══ EXCERPT

The sun is the source of enormous energy. The solar energy received by the total land of India is about 19 trillion kwh per day, which is about 2.2 million tonnes of oil equivalent. Solar radiation is currently being used to generate electricity via two technologies.

(i) Solar Thermal and (ii) Photovoltaic

The photovoltaic’ system generates electricity directly by solar cells while in soar thermal, the solar radiation is converted to thermal energy at a high temperature which can be used directly or sent through a turbine to generate electricity. In both of the technologies, the solar radiant energy is first converted into thermal or heat energy with the help of solar collectors (pans).

════
══ DATASET EXCERPTS

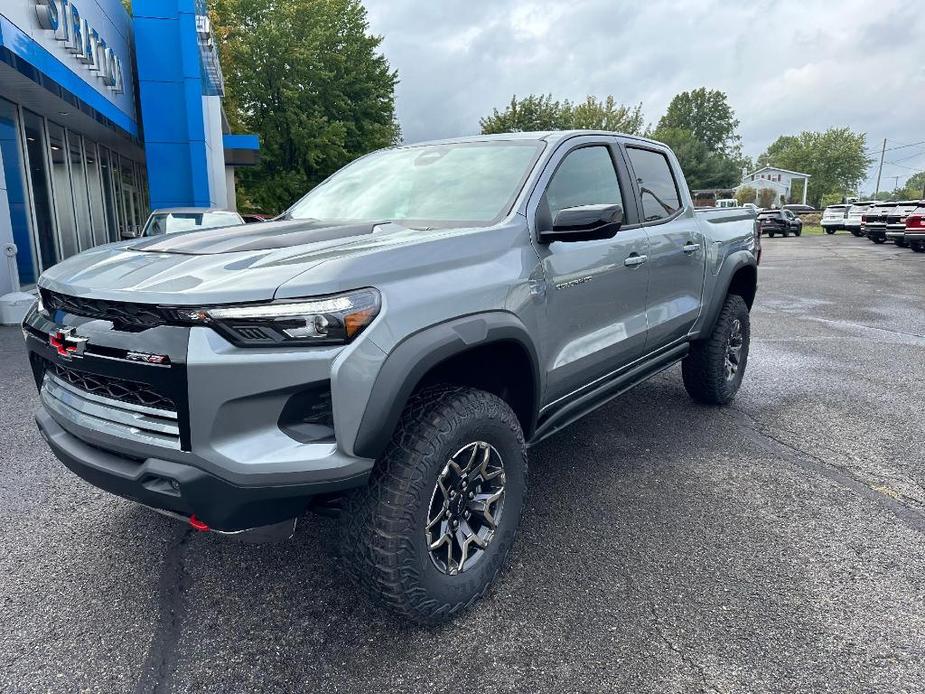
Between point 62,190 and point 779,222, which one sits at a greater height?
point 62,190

════
══ DATASET EXCERPTS

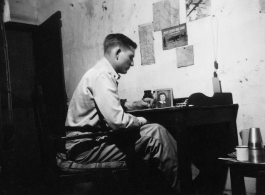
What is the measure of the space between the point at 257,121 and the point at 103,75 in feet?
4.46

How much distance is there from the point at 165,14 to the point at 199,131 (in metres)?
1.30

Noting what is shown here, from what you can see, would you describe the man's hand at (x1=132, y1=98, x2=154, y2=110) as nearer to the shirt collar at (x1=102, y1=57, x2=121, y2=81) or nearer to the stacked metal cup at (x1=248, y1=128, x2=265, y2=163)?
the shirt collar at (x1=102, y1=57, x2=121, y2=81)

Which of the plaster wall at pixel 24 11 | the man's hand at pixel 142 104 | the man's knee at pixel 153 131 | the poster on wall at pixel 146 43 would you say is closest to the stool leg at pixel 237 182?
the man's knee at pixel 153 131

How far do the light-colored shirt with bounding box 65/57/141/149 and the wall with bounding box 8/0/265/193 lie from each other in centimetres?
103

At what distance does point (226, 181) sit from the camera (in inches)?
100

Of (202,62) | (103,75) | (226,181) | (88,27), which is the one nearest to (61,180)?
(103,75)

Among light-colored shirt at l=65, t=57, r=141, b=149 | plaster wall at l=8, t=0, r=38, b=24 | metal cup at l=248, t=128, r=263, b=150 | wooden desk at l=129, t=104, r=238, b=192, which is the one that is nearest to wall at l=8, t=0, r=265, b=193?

════

_TO DO_:
**1)** Decide whether each statement agrees with the passage on solar energy in India. Answer yes or no, and quote the deciding words.
(a) The land of India receives about 19 trillion kwh of solar energy per day.
(b) Solar radiation is currently used to generate electricity through three technologies.
(c) In solar thermal, the thermal energy can be sent through a turbine to generate electricity.
**2)** List every piece of equipment that the passage on solar energy in India names. Count a name and its alternative in parentheses as one item.
**3)** Continue the passage on solar energy in India from the point where it stops.

_ANSWERS TO THE TASKS_:
**1)**
(a) Yes: "about 19 trillion kwh per day"
(b) No: "via two technologies"
(c) Yes: "sent through a turbine to generate electricity"

**2)**
- solar cells
- turbine
- solar collectors (pans)

**3)**
(i) Solar Thermal:

Solar cookers, solar water heaters coupled with geysers and solar air heating systems are some attractive options of utilisation of solar energy for domestic purposes. Solar dryers, solar desalination systems and wood seasoning kilns are now being manufactured by several private manufacturers. .Solar steam generating systems, solar cold storage and solar power generating systems have also been installed and tried successfully. In solar thermal energy, sun’s radiant energy is first focused on solar collectors to generate thermal or heat energy which is later converted to electricity. The use of solar cooker is common now-a-days. OREDA (Orissa Renewable Energy Development Agency) is trying to make it popular in Orissa.

(ii) Solar Photovoltaic:

The process of conversion of sun light directly to electricity is known as photo-electricity or photovoltaic conversion. The devices used are photovoltaic cells or simply solar cells.


The solar cells are semiconductors and are made from silicon. The cells are made of two chips of silicon crystals with junctions between them. When sunlight falls on the sand witch, it boils the electrons in the silicon crystal and the electron moves through the junction and an electric current is produced. The current is a direct current (d.c.).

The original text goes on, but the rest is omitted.